**IHRE AUFGABEN**
A - Entnehmen Sie der Auflistung die Zeilen vom Anfang bis einschließlich der Zeile mit "E) the man wearing" und geben Sie sie unverändert wieder.
B - Setzen Sie die Seminarbeschreibung zu Friedrich Engels als Kritiker der Moderne dort fort, wo sie endet.

╭─ TEXTAUSZUG

Veranstaltungsname Seminar: 4.03.2108 Friedrich Engels als Kritiker der Moderne: Religion, Natur, Sprache, Wissenschaft, Sozialfrage
Untertitel
Veranstaltungsnummer 4.03.2108
Semester WiSe20/21
Aktuelle Anzahl der Teilnehmenden 56
erwartete Teilnehmendenanzahl 60
Heimat-Einrichtung Institut für Philosophie
Veranstaltungstyp Seminar in der Kategorie Lehre
Erster Termin Montag, 19.10.2020 14:00 - 16:00
Art/Form
Lehrsprache --

Räume und Zeiten

Keine Raumangabe
Montag: 14:00 - 16:00, wöchentlich

Modulzuordnungen

Kommentar/Beschreibung

Möchten Sie verstehen, wo die Anfänge der praktischen Vernunft, ihre Weiterentwicklung, Abstürze, Bruchstellen, Beschleunigungen und Emanzipationsbestrebungen liegen? Beabsichtigen Sie nachzuvollziehen, was aus der Menschheitsgeschichte und Mitwelt im Gesamtzusammenhang geworden ist, wie die Komplexitäten vergangener Gegenwart und gegenwärtiger Vergangenheit von Natur und Gesellschaft gebaut und das gleichzeitige Gefühl des Unwohlseins an produzierten Lebens- und Ungleichheitsverhältnissen als dystopische Tendenzen künftig zu überwinden sind?

╰─
╭─ BEREITGESTELLTE DATEN

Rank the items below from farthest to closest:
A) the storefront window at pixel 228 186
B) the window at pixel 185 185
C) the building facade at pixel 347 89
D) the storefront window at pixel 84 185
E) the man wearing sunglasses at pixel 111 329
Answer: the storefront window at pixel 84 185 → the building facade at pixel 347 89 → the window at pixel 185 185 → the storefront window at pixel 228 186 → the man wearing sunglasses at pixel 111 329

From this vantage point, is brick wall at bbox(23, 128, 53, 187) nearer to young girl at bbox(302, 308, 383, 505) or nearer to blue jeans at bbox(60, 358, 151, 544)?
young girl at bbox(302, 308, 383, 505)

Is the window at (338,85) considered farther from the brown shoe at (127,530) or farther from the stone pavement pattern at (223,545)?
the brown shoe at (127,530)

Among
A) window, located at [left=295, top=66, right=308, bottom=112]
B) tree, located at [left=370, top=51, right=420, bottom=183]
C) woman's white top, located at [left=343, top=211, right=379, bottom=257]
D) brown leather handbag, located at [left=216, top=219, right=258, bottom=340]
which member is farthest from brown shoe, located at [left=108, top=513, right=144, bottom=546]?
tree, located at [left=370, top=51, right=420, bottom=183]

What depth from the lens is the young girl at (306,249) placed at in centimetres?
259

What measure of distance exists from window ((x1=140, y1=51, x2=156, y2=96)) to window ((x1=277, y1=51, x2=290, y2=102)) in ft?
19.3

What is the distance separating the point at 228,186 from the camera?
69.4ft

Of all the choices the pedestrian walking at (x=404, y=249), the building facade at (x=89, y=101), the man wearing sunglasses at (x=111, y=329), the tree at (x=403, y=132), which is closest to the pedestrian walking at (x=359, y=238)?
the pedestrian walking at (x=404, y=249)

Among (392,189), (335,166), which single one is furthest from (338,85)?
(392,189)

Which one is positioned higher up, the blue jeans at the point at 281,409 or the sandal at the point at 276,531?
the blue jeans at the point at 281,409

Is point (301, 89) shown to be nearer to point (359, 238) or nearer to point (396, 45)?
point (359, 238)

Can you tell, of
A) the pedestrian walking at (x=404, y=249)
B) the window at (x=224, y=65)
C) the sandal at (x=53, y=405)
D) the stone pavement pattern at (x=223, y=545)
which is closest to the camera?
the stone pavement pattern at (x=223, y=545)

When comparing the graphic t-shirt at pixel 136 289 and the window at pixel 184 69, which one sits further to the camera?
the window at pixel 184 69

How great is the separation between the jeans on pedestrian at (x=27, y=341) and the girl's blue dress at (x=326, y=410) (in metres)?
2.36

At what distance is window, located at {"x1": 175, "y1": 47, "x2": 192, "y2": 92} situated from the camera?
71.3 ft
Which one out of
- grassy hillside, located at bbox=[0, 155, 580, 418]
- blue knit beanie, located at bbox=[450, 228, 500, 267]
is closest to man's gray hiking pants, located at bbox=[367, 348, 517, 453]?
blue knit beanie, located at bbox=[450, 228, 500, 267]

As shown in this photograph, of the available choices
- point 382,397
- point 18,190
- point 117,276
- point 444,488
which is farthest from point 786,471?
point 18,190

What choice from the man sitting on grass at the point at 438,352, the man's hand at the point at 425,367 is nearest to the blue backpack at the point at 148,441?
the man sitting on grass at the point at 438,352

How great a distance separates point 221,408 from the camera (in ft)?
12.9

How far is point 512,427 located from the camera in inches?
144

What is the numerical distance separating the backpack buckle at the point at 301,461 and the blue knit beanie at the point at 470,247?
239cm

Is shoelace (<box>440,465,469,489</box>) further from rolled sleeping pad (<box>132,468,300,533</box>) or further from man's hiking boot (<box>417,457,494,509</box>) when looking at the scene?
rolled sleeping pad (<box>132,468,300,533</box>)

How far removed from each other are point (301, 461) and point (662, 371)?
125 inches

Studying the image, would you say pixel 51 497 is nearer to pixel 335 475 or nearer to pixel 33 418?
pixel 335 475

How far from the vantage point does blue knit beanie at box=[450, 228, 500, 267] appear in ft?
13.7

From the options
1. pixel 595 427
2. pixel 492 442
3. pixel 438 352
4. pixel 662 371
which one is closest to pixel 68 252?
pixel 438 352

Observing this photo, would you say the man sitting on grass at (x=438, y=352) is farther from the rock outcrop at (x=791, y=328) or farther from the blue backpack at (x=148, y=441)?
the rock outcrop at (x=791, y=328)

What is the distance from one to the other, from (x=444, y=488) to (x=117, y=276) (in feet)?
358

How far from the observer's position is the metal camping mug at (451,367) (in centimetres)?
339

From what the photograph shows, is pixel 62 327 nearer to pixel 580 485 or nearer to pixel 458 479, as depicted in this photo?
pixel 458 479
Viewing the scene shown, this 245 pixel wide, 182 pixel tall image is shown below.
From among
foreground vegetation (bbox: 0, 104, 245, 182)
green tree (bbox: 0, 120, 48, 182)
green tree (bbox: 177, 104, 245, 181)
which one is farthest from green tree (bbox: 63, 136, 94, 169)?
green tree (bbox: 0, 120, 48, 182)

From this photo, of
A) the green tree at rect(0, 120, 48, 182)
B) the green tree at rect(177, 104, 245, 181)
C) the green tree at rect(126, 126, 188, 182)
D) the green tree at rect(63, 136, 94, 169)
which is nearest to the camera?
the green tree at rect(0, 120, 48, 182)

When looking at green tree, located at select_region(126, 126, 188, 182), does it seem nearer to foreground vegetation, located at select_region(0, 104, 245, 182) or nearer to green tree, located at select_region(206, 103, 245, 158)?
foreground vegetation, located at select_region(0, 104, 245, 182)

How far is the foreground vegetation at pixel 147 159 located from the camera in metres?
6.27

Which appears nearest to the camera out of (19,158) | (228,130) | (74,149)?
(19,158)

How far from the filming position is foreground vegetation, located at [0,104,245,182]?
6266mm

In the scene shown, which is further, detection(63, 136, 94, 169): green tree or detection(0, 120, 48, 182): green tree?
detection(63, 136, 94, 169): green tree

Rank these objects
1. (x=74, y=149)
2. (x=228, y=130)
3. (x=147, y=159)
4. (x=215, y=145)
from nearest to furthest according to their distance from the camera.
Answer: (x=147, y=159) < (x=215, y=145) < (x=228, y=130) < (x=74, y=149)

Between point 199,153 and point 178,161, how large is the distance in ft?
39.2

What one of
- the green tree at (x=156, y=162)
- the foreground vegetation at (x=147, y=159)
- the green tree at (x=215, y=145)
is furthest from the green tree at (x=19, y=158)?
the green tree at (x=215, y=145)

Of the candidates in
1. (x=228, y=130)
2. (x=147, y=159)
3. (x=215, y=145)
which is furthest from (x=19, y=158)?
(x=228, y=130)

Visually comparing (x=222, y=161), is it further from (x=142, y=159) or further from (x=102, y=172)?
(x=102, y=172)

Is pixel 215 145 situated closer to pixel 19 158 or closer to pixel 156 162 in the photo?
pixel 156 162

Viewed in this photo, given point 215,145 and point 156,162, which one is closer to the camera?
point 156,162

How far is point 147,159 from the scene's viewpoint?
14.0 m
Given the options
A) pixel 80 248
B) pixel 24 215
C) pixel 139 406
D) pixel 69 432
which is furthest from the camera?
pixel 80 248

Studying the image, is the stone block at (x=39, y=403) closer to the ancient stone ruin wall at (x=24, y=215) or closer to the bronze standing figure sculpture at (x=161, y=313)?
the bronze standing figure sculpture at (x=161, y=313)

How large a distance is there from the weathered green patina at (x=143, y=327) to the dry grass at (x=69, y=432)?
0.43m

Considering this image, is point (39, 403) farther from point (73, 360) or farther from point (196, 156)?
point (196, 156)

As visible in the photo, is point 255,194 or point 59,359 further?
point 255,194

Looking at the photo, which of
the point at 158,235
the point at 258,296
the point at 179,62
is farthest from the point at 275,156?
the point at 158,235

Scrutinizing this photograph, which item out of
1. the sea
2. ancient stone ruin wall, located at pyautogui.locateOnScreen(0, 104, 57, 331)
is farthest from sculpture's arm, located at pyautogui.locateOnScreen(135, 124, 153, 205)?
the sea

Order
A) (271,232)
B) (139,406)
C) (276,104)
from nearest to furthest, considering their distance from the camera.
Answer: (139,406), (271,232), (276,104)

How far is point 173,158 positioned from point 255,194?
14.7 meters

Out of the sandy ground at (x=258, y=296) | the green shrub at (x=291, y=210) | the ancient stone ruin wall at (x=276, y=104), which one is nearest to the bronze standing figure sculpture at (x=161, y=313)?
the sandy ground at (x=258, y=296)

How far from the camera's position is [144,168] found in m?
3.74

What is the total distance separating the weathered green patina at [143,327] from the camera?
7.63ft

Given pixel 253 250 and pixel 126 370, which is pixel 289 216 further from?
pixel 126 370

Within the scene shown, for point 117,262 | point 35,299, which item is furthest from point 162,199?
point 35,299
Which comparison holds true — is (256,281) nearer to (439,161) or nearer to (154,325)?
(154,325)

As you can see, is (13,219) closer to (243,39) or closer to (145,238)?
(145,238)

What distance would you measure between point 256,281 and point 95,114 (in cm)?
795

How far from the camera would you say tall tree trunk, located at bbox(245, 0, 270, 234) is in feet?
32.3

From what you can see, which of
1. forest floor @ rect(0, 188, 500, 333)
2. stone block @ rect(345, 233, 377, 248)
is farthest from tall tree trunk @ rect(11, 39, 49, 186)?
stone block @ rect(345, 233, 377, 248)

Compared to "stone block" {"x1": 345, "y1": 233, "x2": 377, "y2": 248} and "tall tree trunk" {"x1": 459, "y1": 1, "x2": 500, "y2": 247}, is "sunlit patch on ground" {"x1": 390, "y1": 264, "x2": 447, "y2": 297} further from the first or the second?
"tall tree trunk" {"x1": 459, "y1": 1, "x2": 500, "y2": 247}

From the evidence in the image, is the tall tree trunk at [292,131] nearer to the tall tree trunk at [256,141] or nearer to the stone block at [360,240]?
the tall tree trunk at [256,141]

╰─

**GELÖSTE AUFGABEN**
A -
Rank the items below from farthest to closest:
A) the storefront window at pixel 228 186
B) the window at pixel 185 185
C) the building facade at pixel 347 89
D) the storefront window at pixel 84 185
E) the man wearing sunglasses at pixel 111 329

B -
Es gibt kaum ein wissenschaftliches Arbeitsgebiet, das der im frühindustrialisierten Barmen (Bergisches Land) geborene Friedrich Engels (1820-1895) – gelernter Kaufmann und späterer Mitbesitzer einer englischen Wollspinnfabrik in Manchester – als Theoretiker und Kritiker der kapitalistischen Moderne, engster Freund, Mäzen, Inspirator und Gesprächspartner von Karl Marx, Mitbegründer und Organisator der international ausgerichteten kommunistischen Arbeiterbewegung, nicht behandelte: Wirtschaft, Geschichte, Wissenschaft, Staat, Politik, Kriegswesen, Kunst, Religion und Gesellschaft. Tief verwurzelt im Pietismus, erkannte Engels schon im väterlichen Textilbetrieb die soziale Not der lohnarbeitenden Klasse, befreite sich aus der Beklemmung religiös-protestantischer Bevormundung durch kommentierende Berichte über den Bremer Pietismus-Streit und das Studium der Werke Hegels, Schellings und Feuerbachs; es folgen erste Gedichte, literaturkritische und journalistische Glossen über Dichter wie Karl Gutzkow, August v. Platen, Alexander Jung oder Karl Immermann, die in Vormärz-Zeitschriften und Tageszeitungen, teils unter dem Pseudonym Friedrich Oswald, veröffentlicht wurden.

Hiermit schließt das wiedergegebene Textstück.